Retards dans la transposition de NIS2 : la France bientôt sanctionnée ?
La directive NIS2 aurait dû être transposée en droit national avant le 17 octobre 2024. La France, comme plusieurs pays européens, a été rappelée à l'ordre par la Commission européenne : une première mise en demeure en novembre 2024, suivi d'un avis motivé en mai 2025. Bruxelles s'apprêterait aujourd'hui à saisir la Cour de justice de l'Union européenne (CJUE), ouvrant la voie à des sanctions financières à l'encontre de l'Espagne et de la France. Selon le média Politico qui a révélé l'information le 9 juin, cette saisine pourrait intervenir "avant ou après l'été".
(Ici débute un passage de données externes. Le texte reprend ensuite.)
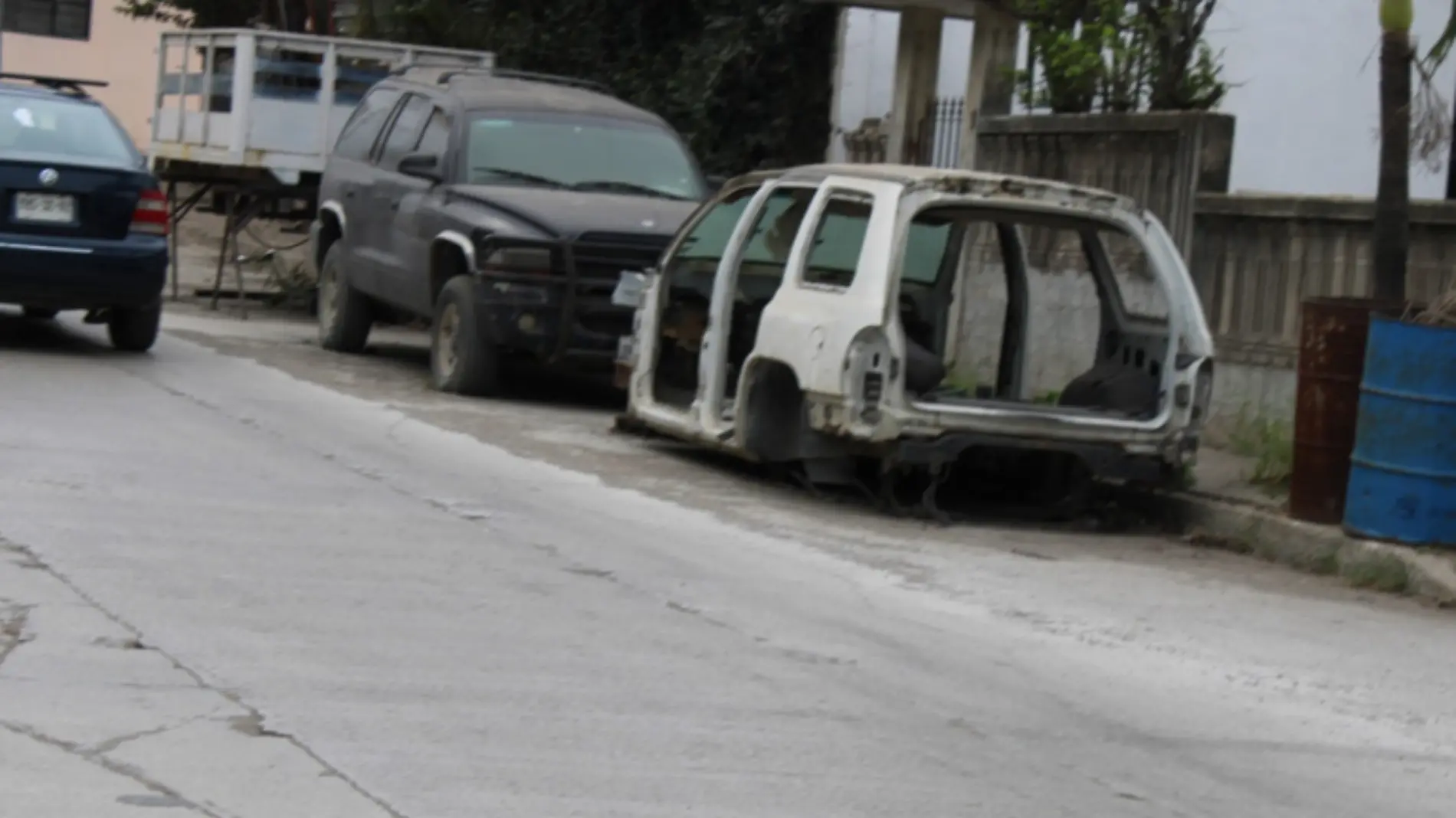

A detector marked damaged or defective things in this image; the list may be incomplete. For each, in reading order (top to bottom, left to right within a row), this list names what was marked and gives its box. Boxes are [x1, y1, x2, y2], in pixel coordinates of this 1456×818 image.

cracked asphalt road [2, 306, 1456, 815]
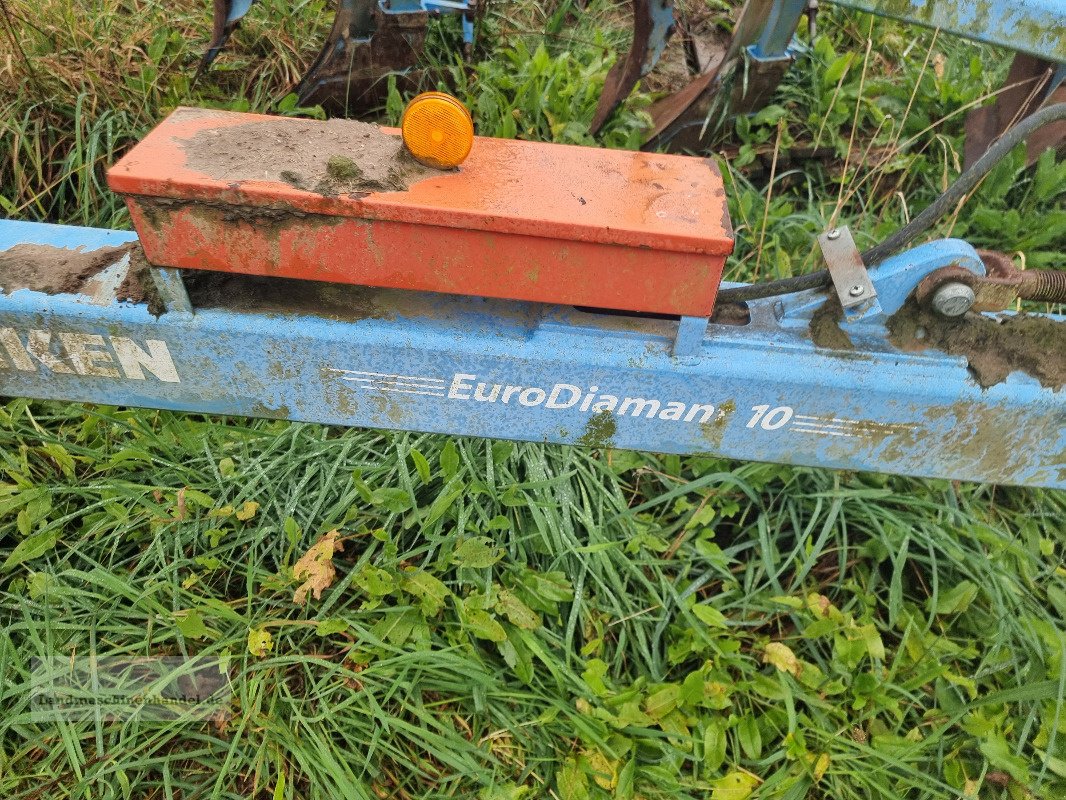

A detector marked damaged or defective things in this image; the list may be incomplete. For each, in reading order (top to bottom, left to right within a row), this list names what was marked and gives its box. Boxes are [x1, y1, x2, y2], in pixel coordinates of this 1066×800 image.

rusty metal part [296, 0, 428, 112]
rusty metal part [592, 0, 672, 134]
rusty metal part [964, 54, 1064, 167]
rusty metal part [912, 250, 1064, 312]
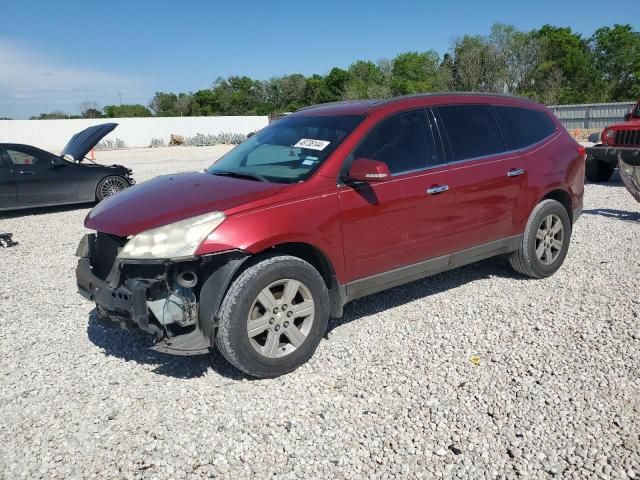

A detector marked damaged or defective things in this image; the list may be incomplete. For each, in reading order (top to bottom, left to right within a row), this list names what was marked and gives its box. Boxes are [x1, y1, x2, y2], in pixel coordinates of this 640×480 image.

crushed front bumper [584, 144, 640, 167]
crushed front bumper [75, 234, 250, 354]
damaged red suv [76, 94, 584, 378]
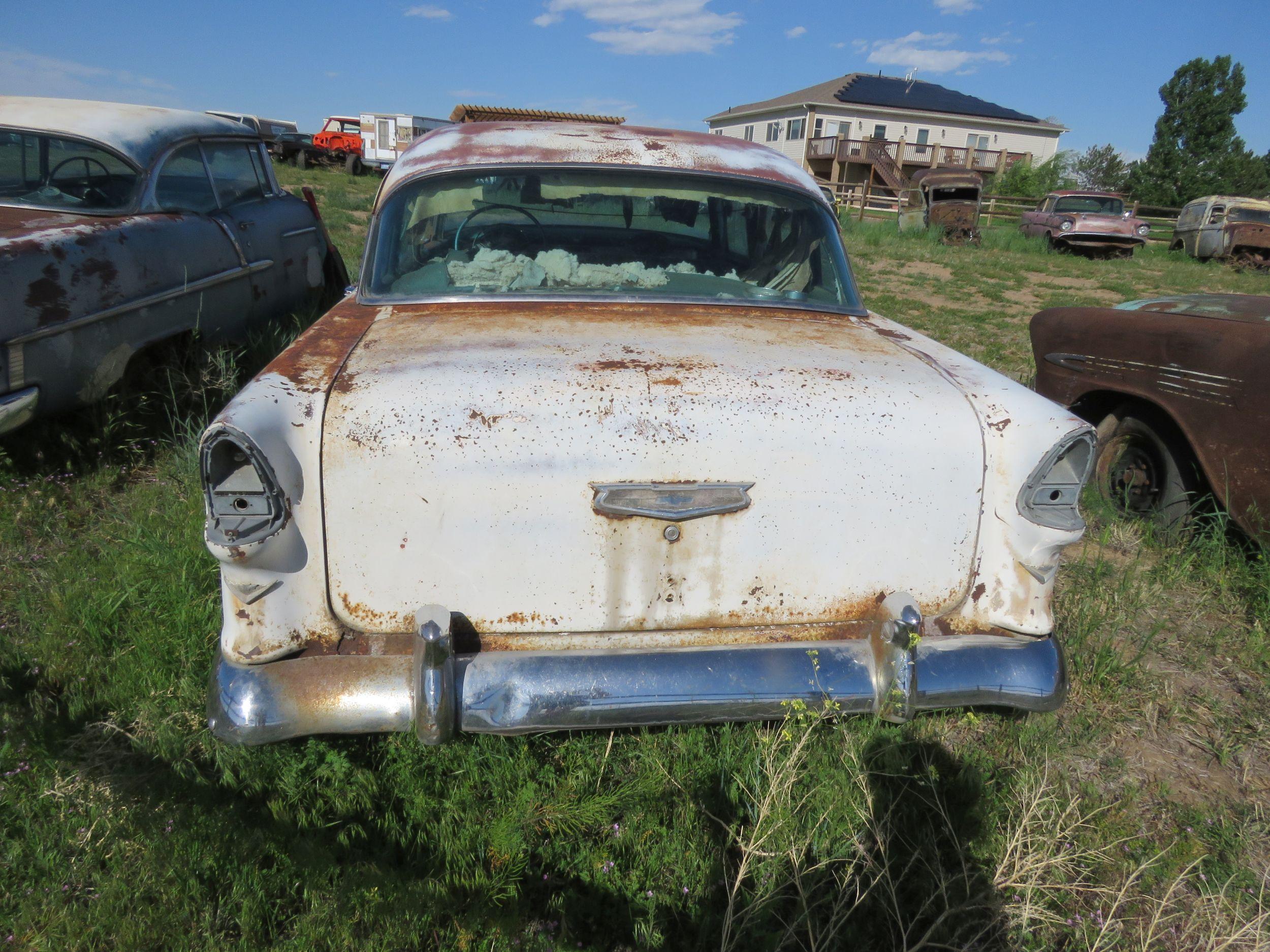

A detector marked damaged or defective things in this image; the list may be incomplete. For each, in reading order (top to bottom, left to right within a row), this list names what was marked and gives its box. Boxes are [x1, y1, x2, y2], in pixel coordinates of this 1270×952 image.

abandoned classic car [0, 97, 347, 435]
rusted chevrolet sedan [0, 97, 347, 435]
cracked windshield [366, 168, 862, 307]
abandoned classic car [890, 169, 979, 247]
rusted chevrolet sedan [890, 170, 979, 247]
abandoned classic car [1020, 190, 1146, 258]
rusted chevrolet sedan [1020, 190, 1146, 258]
abandoned classic car [1170, 193, 1268, 268]
rusted chevrolet sedan [1170, 193, 1268, 268]
missing tail light [200, 426, 287, 544]
rusted white chevy bel air [200, 121, 1089, 743]
abandoned classic car [203, 121, 1097, 743]
rusted chevrolet sedan [203, 121, 1097, 743]
missing tail light [1016, 429, 1097, 532]
abandoned classic car [1036, 292, 1260, 540]
rusted chevrolet sedan [1032, 292, 1268, 540]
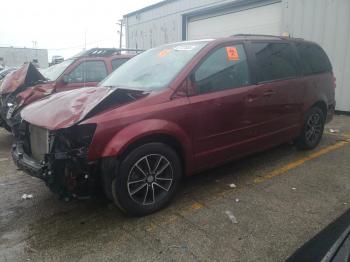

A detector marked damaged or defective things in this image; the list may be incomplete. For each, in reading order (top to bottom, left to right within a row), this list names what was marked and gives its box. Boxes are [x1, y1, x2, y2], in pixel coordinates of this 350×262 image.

crumpled hood [0, 62, 46, 95]
broken front end [12, 122, 98, 200]
damaged maroon minivan [0, 47, 135, 131]
crumpled hood [21, 86, 148, 130]
damaged maroon minivan [12, 34, 336, 215]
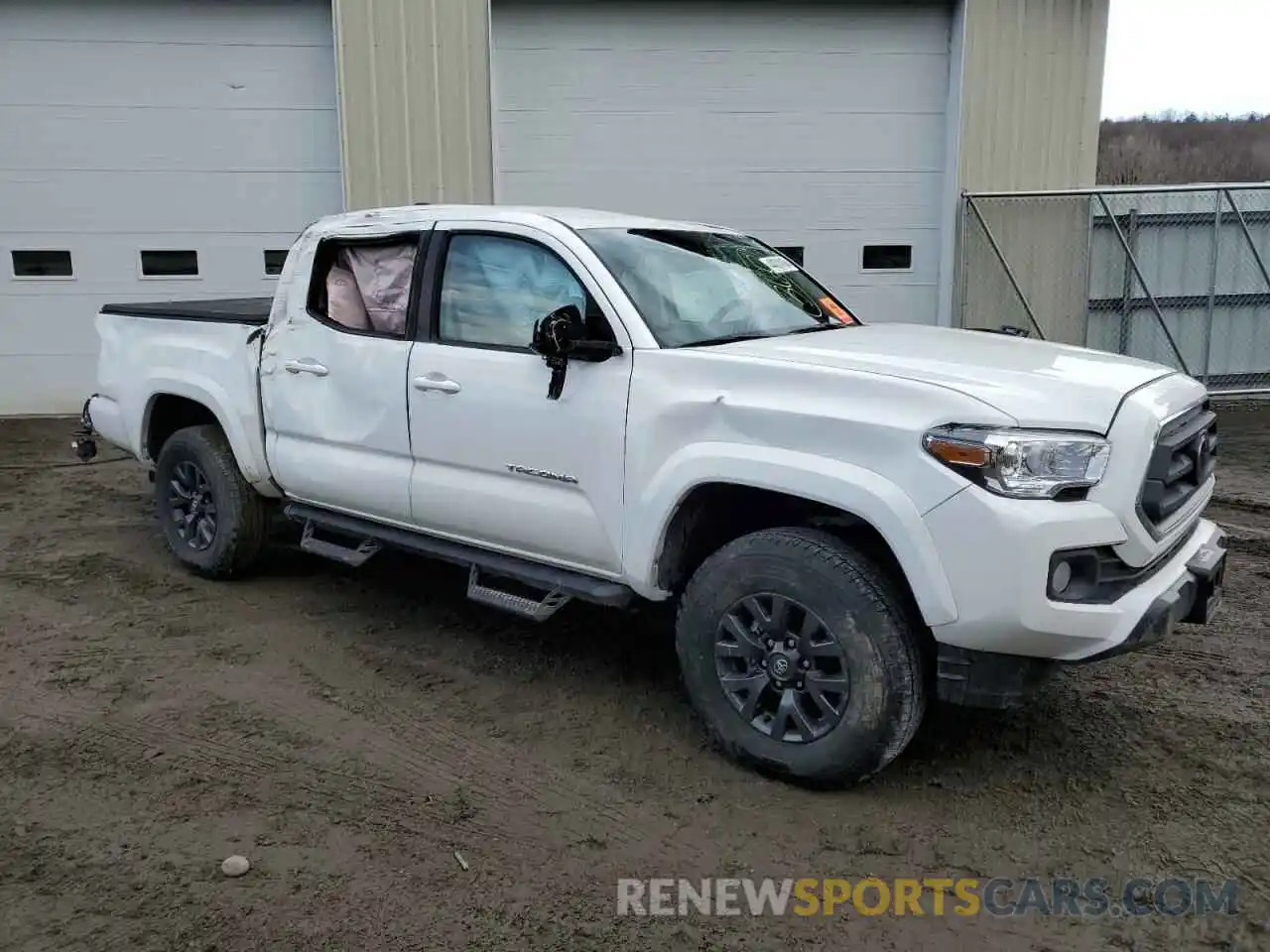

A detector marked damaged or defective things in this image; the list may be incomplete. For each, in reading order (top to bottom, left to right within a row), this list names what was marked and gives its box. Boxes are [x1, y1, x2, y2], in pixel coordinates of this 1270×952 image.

damaged white pickup truck [73, 205, 1223, 786]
Dans un communiqué daté du 10 juin, le député Philippe Latombe et le sénateur Olivier Cadic, présidents des commissions en charge de la transposition dans leurs chambres respectives, estiment que cette affaire pourrait coûter "plusieurs dizaines de millions d'euros" à la France. Ils appellent à faire de l'adoption du projet de loi Résilience une "urgence absolue", soulignant que le projet de loi a été adopté à l'unanimité par la commission spéciale de l'Assemblée en septembre 2025. Non retenu pour la session extraordinaire de juillet, son examen ne se ferait pas avant septembre. Philippe Latombe ajoute sur LinkedIn que cette situation fait que la France "n'est plus écoutée" sur le volet cyber en Europe.
De son côté, le cabinet d'Anne Le Hénanff, ministre déléguée au numérique, rappelle que le projet de loi Résilience transpose trois directives européennes : NIS 2, REC (résilience des entités critiques) et Dora (résilience du secteur financier). Et actuellement une procédure n'est confirmée que pour la directive REC.